PROBLEM TO WORK ON
Please retype only the lines below that run from the one containing "order: Lagomorpha" through the last line, both included, without altering a word.

[Source records]

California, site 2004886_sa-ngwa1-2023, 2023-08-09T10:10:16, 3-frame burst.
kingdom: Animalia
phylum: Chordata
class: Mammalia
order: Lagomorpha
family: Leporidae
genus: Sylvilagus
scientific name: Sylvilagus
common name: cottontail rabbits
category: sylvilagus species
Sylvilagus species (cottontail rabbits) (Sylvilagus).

RESULT
order: Lagomorpha
family: Leporidae
genus: Sylvilagus
scientific name: Sylvilagus
common name: cottontail rabbits
category: sylvilagus species
Sylvilagus species (cottontail rabbits) (Sylvilagus).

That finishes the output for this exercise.